- _EXTRACT TO READ_:
Close to 30% of children in the US do not get any therapy within 3 months after a mental illness episode: Study
Almost half of the children who were prescribed medication for initial treatment either received strong, addictive drugs or pills that were not approved for child use by the FDA
Many mental health disorders first manifest in adolescence, and early treatment may affect the course of the disease, say experts. However, researchers found that less than half of children in the US receive any therapy within three months after the first episode of mental illness. According to the analysis, 29.4% of children received no treatment in the three months following a mental illness episode, and 22.5% of children received only drug therapy.
Only 5.86% of children received both drug treatment and therapy, which the team calls “surprising in view of current guidelines for adolescent mental health treatment.” Of the children receiving drugs, 45% were prescribed strong, addictive drugs in the benzodiazepine class (like Valium or Xanax), tricyclic antidepressants, or drugs that were not approved by the US Food and Drug Administration (FDA) for use in children as the first line of treatment. Compared with children who had pre-existing neurodevelopmental conditions, such as attention-deficit/hyperactivity disorder (ADHD) or autism spectrum disorder, children without such conditions were more likely to be treated with these medications, reveals the study published in the Proceedings of the National Academy of Sciences (PNAS). Children whose initial mental illness claim included a hospital visit were more likely than other children to receive medication.
The findings occur even in areas that are relatively well served by child psychiatrists, suggesting that they are not simply the result of doctor shortages, emphasizes the team. According to the investigators, this indicates that variation in clinical practice is an important factor in the type of mental health treatment children receive.
“If children are receiving sub-standard care, a shortage of doctors in that area is often to blame. However, we find a lot of differences in the way children are treated after the first episode of mental illness regardless of ZIP code. What this says is that some individual doctors could be making questionable treatment decisions, and this should be a red flag to those in the medical community,” explains study co-author Janet M Currie, the Henry Putnam professor of economics and public affairs at Princeton University and co-director of Princeton’s Center for Health and Wellbeing.
Using a national database of insurance claims, the authors investigated the type of treatment adolescents received after the first episode of mental illness. Of the more than 2 million children covered in this dataset, there were 202,066 with at least one claim related to mental illness. The analysis reviewed privately insured children with at least one mental illness claim between the ages of 11 and 18 years. Girls were more likely than boys to have claims. On average, children were 12 years of age when their first mental illness claim was filed, and they were suffering from anxiety or depression.
The researchers zeroed in on an adolescent’s first mental health claim, which reflects children who were hospitalized or treated in the emergency room for incidents like suicide attempts, self- harm, suicidal ideation, or panic attacks. They also looked at children who received an in-depth evaluation of their mental health condition, as there are relatively clear guidelines on how these children should be treated by doctors.

- _PROBLEM DETAILS_: According to the article on children's mental health treatment, what share of children received both drug treatment and therapy?

- _RECORD EXTRACTS_:
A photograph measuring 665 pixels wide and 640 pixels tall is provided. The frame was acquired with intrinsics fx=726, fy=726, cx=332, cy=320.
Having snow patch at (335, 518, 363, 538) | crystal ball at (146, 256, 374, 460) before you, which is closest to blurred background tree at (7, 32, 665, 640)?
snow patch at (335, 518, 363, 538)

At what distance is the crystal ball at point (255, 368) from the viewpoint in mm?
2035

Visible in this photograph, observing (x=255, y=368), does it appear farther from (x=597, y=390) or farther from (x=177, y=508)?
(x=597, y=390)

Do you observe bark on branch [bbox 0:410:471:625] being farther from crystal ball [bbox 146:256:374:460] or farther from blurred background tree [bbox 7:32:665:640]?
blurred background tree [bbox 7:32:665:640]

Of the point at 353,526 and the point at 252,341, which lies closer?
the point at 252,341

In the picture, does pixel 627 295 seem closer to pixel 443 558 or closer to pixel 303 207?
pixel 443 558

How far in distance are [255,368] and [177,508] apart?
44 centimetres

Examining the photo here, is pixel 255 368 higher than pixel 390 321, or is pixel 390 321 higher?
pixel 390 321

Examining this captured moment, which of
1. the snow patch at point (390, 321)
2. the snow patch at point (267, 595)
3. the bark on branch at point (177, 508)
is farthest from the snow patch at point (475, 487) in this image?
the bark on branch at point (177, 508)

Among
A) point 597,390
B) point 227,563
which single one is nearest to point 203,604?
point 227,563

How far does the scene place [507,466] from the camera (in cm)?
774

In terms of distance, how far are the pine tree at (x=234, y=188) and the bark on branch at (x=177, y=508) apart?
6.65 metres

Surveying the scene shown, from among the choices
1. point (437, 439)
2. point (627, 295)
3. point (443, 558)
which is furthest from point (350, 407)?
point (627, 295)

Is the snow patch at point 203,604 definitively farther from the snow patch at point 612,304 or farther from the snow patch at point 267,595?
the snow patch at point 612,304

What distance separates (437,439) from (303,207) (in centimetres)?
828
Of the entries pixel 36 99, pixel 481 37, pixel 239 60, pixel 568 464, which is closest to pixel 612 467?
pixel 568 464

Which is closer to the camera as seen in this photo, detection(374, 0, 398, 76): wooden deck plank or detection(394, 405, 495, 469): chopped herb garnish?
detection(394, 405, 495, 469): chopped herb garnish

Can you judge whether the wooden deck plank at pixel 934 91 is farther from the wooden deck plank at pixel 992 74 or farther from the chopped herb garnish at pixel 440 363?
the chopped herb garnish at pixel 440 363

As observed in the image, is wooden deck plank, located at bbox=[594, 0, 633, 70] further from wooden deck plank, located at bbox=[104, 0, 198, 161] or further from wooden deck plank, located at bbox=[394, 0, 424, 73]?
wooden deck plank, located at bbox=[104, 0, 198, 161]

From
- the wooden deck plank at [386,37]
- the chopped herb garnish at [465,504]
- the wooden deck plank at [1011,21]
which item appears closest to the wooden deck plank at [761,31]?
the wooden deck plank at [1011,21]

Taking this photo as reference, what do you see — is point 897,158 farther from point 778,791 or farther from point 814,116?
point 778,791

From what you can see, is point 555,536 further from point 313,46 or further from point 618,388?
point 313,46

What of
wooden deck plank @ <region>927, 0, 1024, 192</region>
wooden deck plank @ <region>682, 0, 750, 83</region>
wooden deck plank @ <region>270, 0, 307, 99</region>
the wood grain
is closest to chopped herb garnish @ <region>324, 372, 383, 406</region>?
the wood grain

- _REPLY TO THE EXERCISE_: 5.86%